Caroline Marques dos Santos Conrado Góes também se manifestou durante o ato. “Eu senti-me extremamente desprotegida do meu próprio ambiente de trabalho. Esse é um sentimento que nenhuma mulher, nenhuma mulher advogada deve vivenciar. Hoje é um dia de justiça e um dia de firmeza para nós, para que a nossa voz se fortaleça, para que absurdos como esse que eu e o Dr. Jessé vivenciamos e passamos no nosso próprio ambiente de trabalho jamais venham a se repetir contra qualquer colega nosso de profissão”, disse.

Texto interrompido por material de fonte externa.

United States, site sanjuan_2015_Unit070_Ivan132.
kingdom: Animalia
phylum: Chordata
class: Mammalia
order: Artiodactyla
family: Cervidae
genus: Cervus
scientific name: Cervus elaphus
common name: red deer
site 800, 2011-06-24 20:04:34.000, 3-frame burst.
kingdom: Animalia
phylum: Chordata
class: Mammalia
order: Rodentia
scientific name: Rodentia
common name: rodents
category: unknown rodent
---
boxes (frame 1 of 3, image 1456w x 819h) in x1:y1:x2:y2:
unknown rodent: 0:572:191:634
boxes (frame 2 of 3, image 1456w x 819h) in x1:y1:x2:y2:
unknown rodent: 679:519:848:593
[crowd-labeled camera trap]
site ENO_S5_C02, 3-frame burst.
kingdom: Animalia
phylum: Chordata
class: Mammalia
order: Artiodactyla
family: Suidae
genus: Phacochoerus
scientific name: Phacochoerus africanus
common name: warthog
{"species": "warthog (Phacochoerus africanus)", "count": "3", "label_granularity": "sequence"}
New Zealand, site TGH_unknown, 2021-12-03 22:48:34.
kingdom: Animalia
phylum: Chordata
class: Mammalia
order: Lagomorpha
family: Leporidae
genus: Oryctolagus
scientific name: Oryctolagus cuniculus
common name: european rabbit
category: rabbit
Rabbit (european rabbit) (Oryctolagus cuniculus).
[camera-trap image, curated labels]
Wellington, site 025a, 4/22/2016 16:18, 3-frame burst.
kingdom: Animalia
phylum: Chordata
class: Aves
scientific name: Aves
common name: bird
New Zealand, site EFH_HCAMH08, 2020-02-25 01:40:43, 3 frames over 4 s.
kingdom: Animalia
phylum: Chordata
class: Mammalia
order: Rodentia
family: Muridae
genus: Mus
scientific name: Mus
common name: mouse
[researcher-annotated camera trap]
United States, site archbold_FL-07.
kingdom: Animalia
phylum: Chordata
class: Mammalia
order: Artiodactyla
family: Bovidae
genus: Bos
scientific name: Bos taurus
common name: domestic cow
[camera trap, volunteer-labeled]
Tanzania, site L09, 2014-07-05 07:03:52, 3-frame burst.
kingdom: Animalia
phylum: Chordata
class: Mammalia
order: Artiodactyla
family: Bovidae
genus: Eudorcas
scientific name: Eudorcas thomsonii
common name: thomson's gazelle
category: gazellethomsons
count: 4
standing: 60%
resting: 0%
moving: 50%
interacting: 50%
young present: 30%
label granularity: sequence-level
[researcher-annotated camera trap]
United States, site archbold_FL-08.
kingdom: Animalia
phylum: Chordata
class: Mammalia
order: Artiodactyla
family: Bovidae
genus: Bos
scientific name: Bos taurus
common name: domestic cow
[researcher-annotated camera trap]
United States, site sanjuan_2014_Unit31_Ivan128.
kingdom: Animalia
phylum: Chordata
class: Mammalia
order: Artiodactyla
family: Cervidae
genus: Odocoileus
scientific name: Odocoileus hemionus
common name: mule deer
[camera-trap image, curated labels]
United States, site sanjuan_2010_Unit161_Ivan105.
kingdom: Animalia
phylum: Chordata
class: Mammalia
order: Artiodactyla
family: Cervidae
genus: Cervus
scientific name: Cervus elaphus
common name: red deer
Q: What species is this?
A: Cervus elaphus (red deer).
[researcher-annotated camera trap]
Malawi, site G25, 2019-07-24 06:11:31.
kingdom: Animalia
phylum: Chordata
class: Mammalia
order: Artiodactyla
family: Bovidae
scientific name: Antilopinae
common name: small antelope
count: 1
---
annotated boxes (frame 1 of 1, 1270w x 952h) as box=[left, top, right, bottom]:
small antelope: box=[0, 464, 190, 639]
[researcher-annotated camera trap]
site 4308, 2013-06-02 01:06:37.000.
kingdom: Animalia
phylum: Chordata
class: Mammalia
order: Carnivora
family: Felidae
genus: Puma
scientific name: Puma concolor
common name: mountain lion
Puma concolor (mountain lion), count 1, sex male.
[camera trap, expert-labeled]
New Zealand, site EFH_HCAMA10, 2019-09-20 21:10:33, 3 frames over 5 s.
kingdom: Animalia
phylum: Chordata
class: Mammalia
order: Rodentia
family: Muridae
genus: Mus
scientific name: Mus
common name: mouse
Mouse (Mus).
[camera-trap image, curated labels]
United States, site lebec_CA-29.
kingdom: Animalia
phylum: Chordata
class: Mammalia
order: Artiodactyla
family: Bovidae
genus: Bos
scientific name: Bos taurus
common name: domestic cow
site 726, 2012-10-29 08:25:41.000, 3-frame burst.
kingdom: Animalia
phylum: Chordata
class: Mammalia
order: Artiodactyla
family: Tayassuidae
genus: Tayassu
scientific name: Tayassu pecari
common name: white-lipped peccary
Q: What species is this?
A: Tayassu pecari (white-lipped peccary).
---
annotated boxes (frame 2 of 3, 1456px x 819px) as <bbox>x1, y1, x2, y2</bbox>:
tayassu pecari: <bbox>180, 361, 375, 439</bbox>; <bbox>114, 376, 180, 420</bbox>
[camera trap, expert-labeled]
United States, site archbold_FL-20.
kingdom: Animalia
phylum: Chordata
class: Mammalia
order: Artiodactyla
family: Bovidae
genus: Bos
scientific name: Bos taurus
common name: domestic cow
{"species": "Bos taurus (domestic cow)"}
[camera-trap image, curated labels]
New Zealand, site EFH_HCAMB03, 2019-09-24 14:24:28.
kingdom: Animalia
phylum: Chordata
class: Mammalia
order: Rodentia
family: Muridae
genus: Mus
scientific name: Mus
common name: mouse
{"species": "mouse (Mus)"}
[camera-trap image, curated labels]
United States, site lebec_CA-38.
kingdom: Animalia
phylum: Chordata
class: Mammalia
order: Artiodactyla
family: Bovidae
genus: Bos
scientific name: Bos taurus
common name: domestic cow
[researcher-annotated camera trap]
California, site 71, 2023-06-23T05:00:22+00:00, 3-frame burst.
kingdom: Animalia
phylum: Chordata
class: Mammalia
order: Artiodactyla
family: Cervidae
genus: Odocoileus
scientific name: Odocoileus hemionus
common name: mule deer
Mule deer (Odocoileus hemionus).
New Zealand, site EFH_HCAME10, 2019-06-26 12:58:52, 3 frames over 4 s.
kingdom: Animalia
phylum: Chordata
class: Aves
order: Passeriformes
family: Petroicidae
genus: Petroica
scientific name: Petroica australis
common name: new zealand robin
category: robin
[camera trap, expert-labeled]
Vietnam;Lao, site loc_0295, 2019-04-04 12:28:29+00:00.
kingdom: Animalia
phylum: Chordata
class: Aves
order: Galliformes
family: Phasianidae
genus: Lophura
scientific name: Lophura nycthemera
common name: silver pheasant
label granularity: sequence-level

Jessé Conrado da Silva Góes reforçou o recado da categoria. “Na qualidade de vítimas, quero deixar um recado: a advocacia londrinense jamais vai se curvar diante dos arbítrios praticados por qualquer agente público, seja delegado, seja policial civil, servidor público. A advocacia jamais vai baixar a guarda diante dos arbítrios porque nós somos o escudo, a proteção de um Estado, por vezes, totalitário, que pune às cegas”, declarou.
Na Nota de Desagravo, a OAB Paraná manifesta ainda solidariedade aos advogados ofendidos e declara “a imprescindibilidade do advogado na administração da Justiça”, nos termos do artigo 133 da Constituição Federal. A entidade também repudia “com toda veemência” a conduta do policial civil, classificando-a como uma tentativa de “constranger e diminuir o profissional perante aqueles cujos direitos defende”.
A nota também repele qualquer tratamento incompatível com a dignidade da advocacia e reforça o compromisso institucional da Ordem: “a Ordem dos Advogados do Brasil não se curvará diante de atos ofensivos a direitos e às prerrogativas da advocacia”, afirma o documento, que reafirma que a OAB Paraná “prosseguirá intransigente na defesa da classe, pugnando pelo respeito e pela valorização dos profissionais e das prerrogativas da advocacia paranaense”.